Selected text:
+ + + + + + +
# Project 3: Blood Donor Classification
(by: Martin Marsal, Benedikt Allmendinger, Christian Diegmann; Heilbronn University, Germany, January 2025)

## 0. Preperation
First, get to know the dataset and deal with missing values.
- Perform an exploratory data analysis to get to know the data set
- Preprocess the data. If there are missing values, impute them.
- Estimate the accuracy of your imputation for each feature

In [None]:
import pandas as pd
from sklearn.impute import KNNImputer

In [None]:
# Read the CSV file into a DataFrame
df = pd.read_csv('hemodat.csv')

# Strip any leading/trailing spaces from column names
df.columns = df.columns.str.strip()

# Calculate the number of missing values for each feature
missing_values = df.isnull().sum()

# Output the count of missing values for each feature
print("Missing values per feature:")
for feature, missing_count in missing_values.items():
    print(f"{feature}: {missing_count}")

In [None]:
# Define the KNN imputer
knn_imputer = KNNImputer(n_neighbors=5, weights='uniform')

# Apply KNN imputer to the DataFrame
numerical_columns = df.select_dtypes(include=['number']).columns
df[numerical_columns] = knn_imputer.fit_transform(df[numerical_columns])

# Check if all null values are imputed
foundNull = df.isnull().values.any()
if foundNull:
    raise TypeError('Found null value in DataFrame.')

# Output the cleaned DataFrame
print("DataFrame after KNN imputation:")
print(df)

## 1. Anomaly Detection
Since medical conditions that lead to the rejection of a donor are rare (luckily) and can be very
versatile. It is near impossible to categorize every possible condition. Hence, it would be useful to have an anomaly
detection algorithm in place as a safety mechanism to detect suspicious blood samples for further testing.
- Train an anomaly detection model based only on valid blood donors without a medical condition.
- Evaluate the accuracy of your anomaly detection by testing it also on donors with a medical condition.
- Perform a PCA to visualize the true / false positive and true / false negative predictions as well as the decision
boundary of your anomaly detection. How much variance is explained by the first two main components?
+ + + + + + +
Data entries:
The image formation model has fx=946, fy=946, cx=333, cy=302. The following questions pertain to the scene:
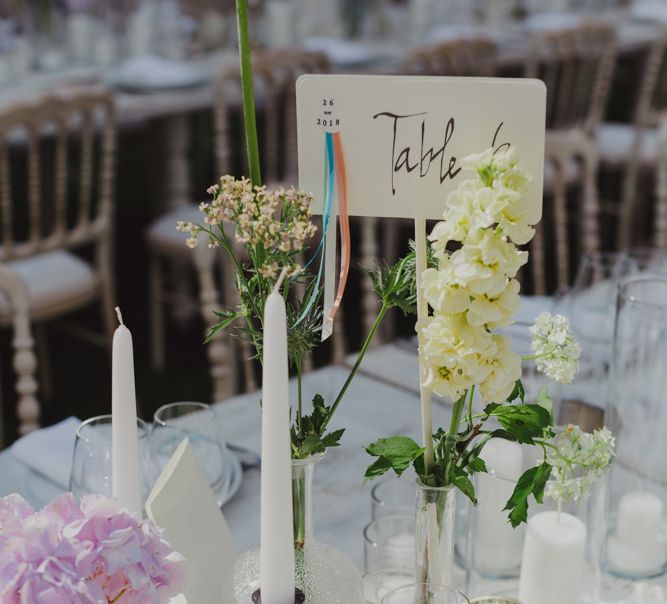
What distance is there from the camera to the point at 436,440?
0.65m

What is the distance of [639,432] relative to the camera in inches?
38.5

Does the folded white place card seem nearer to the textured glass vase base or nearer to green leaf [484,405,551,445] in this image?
the textured glass vase base

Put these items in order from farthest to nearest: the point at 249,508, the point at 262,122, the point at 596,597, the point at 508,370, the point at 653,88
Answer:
+ + + + + + +
Apply what you read:
1. Answer these questions about the blood donor classification text:
(a) Which file is read into the DataFrame?
(b) What value is n_neighbors set to in the KNN imputer?
(c) Which donors should the anomaly detection model be trained on?
2. Reproduce the stretch of the blood donor classification text from "# Check if all" through "without a medical condition.".

Answers for each item:
1.
(a) hemodat.csv
(b) 5
(c) Only valid blood donors without a medical condition

2.
# Check if all null values are imputed
foundNull = df.isnull().values.any()
if foundNull:
    raise TypeError('Found null value in DataFrame.')

# Output the cleaned DataFrame
print("DataFrame after KNN imputation:")
print(df)

## 1. Anomaly Detection
Since medical conditions that lead to the rejection of a donor are rare (luckily) and can be very
versatile. It is near impossible to categorize every possible condition. Hence, it would be useful to have an anomaly
detection algorithm in place as a safety mechanism to detect suspicious blood samples for further testing.
- Train an anomaly detection model based only on valid blood donors without a medical condition.